For a directional sequencing library, you may only see reads from original top and bottom strands, but for non-directional one, you will see reads from all four strands.
This plot presents the methylation values along base positions in a read. The methylation value is computed by averaging the methylation values at a position across all reads in a sample. Normally, one expects the methylation value stays constant along base positions.
This shows the distribution of estimated insert sizes for each sample. For RRBS, one may see multiple spikes in the range from 40 to 220 bps due to MspI digestions (see explanation here).
This plot presents the number and percentage of cytosines in CpG context under different read coverages. Here, only cytosines covered by at least one read are considered. For easy visualization, the read coverage (aka. read depth) is divided into four ranges: 1-4, 5-9, 10-49, >=50.
This section presents the number of reads mapped to each functional region. At present, we consider the following functional regions: gene body, CpG island, and promoter. Following the procedure in this paper, the coverage in a region is calculated as the number of measurements on CpGs in the region.
Promoter is defined as the 2000-bp region upstream of a gene start.
As you can see, the coverages are divided into ranges based on their
coverage levels. You can also toggle between Counts
and Percentages
tabs.
Gene body is the genomic region from a gene’s first base to last, so both exons and introns are included.
CpG islands are clusters of CpGs and often defined operationally. Here, we use the definition by Gardiner-Garden M and Frommer M., and use the max scoring algorithm to identify them. More on the CpG island criteria can be found at UCSC.
This section shows the numbers of reads aligned to spike-in sequences in each sample. Similar to the plot for mapped-to-genome reads, the alignments to each strand are separated.
Similar to the preceding section, but the alignments are categorized based on the spikein sequences, namely amplicons. There are totally 6 amplicons.
In this section, we show the correlation between observed and expected methylation values for the spikein sequences. The observed methylation values are extracted from bam files using MethylDackel, and compared to the known/expected methylation values for each spikein sequence. A significant deviation of observed methylation values from expected ones can be a sign of incomplete bisulfite conversion, among other issues.
This subsection presents a correlation plot of expected (x axis) and observed (y axis) methylation values for all spikein sequences. The points are expected to fall around a slope line of 45 degrees.
This table presents the Pearson correlation coefficients between the expected and observed methylation values for spikein sequences, which are more quantitative measurements than the aforementioned correlation plots.
This section provides links to all kinds of downloadable data that the pipeline generated.
Note that the links are valid for a limited time (default 90 days).
The data content of each file type is explained below:
Trimmed Fastq R1: Read 1 fastq files after trimming by TrimGalore.
Trimmed Fastq R2: Read 2 fastq files after trimming by TrimGalore.
Alignment: Bam files generated by bismark.
DNA methylation calling: Bedgraph files containing the numbers of reads supporting methylation and nonmethylation for each cytosine in the genome.
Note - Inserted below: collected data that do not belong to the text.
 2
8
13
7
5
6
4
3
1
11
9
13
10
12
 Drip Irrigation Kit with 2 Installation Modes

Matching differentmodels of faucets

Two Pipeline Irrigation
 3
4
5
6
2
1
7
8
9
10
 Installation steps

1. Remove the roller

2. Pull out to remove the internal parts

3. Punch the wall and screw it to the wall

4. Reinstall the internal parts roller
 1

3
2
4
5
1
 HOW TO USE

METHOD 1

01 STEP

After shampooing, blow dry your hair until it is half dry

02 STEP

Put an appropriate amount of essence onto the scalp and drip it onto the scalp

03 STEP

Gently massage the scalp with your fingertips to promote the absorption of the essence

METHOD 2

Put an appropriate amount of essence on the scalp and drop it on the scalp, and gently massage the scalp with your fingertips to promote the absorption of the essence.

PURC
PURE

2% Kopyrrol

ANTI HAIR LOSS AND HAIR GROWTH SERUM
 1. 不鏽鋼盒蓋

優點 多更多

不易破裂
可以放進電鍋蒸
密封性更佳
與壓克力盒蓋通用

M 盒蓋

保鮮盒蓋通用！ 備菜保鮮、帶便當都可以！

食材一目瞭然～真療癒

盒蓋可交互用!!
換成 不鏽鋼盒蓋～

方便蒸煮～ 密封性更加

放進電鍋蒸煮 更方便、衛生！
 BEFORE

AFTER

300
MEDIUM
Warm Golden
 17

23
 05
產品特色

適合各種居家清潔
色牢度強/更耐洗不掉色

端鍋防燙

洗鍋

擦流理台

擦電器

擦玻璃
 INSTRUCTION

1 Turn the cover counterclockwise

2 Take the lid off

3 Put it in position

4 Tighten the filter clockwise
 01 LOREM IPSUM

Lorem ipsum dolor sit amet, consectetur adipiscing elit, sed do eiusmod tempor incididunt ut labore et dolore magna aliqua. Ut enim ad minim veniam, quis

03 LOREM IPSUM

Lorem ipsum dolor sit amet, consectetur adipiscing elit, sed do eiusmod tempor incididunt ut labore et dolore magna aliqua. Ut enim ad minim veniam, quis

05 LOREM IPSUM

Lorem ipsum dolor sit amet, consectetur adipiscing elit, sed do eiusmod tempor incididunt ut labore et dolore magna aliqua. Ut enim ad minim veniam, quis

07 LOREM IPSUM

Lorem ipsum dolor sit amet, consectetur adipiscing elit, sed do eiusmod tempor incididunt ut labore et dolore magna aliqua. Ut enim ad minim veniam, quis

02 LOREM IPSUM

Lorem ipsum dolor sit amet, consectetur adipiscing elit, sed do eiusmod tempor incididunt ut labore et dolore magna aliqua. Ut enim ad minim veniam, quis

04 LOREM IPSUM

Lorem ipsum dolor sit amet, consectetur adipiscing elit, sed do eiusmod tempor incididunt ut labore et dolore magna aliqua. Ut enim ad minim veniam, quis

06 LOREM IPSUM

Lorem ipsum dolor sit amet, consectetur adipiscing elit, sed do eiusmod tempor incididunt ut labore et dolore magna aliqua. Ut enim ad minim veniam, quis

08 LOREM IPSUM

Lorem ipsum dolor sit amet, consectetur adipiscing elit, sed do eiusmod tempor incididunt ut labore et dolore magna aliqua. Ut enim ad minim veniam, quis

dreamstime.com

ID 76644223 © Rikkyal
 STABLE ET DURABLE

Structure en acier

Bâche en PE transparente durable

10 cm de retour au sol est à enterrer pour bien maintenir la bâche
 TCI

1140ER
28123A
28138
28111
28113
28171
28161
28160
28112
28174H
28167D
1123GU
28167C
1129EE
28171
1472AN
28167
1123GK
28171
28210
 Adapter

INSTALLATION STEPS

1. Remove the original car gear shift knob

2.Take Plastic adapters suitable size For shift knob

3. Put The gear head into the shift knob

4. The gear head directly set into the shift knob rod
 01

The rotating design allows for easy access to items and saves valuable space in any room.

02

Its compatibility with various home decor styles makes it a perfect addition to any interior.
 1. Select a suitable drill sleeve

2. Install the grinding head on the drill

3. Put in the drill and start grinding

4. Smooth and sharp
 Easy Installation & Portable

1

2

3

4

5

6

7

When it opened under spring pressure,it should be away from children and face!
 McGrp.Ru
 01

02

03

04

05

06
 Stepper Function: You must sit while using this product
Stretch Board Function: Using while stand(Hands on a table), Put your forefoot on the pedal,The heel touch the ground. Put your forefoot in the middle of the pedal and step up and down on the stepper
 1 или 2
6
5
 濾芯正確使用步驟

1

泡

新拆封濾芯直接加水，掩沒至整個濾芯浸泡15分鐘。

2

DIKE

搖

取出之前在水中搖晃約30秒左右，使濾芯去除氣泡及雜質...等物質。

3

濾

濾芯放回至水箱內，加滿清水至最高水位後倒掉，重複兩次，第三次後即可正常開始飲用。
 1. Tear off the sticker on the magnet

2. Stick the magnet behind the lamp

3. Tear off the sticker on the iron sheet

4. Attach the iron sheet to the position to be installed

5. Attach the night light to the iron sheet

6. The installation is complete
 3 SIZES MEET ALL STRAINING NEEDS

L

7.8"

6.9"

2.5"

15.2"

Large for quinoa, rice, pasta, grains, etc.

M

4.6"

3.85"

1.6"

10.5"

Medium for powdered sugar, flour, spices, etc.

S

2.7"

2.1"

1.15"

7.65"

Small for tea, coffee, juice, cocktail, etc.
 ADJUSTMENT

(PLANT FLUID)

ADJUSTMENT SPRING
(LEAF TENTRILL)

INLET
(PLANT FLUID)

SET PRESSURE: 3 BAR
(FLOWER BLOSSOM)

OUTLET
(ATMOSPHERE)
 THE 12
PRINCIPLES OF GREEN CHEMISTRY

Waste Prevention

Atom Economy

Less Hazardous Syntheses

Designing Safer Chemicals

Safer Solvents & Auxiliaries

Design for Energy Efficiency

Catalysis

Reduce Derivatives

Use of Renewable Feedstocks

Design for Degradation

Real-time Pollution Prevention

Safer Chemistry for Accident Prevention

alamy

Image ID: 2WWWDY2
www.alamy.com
These files are generated with MethylDackel.
Each file has 6 columns (separated by tab) as follows:
One can find more information on the format by checking the MethylDackel page.
Browser Track: The UCSC browser tracks in bigbed format. One can view these files directly in the UCSC browser. An instruction on how to view bigbed files in UCSC custom tracks can be found here.
Methylation Distribution: Figures displaying methylation value distributions in functional regions, including CpG islands, gene bodies, and promoters.
This section shows some parameters used in data analyses, such as library type, genome assembly, etc.
The software versions used in the pipeline are also listed.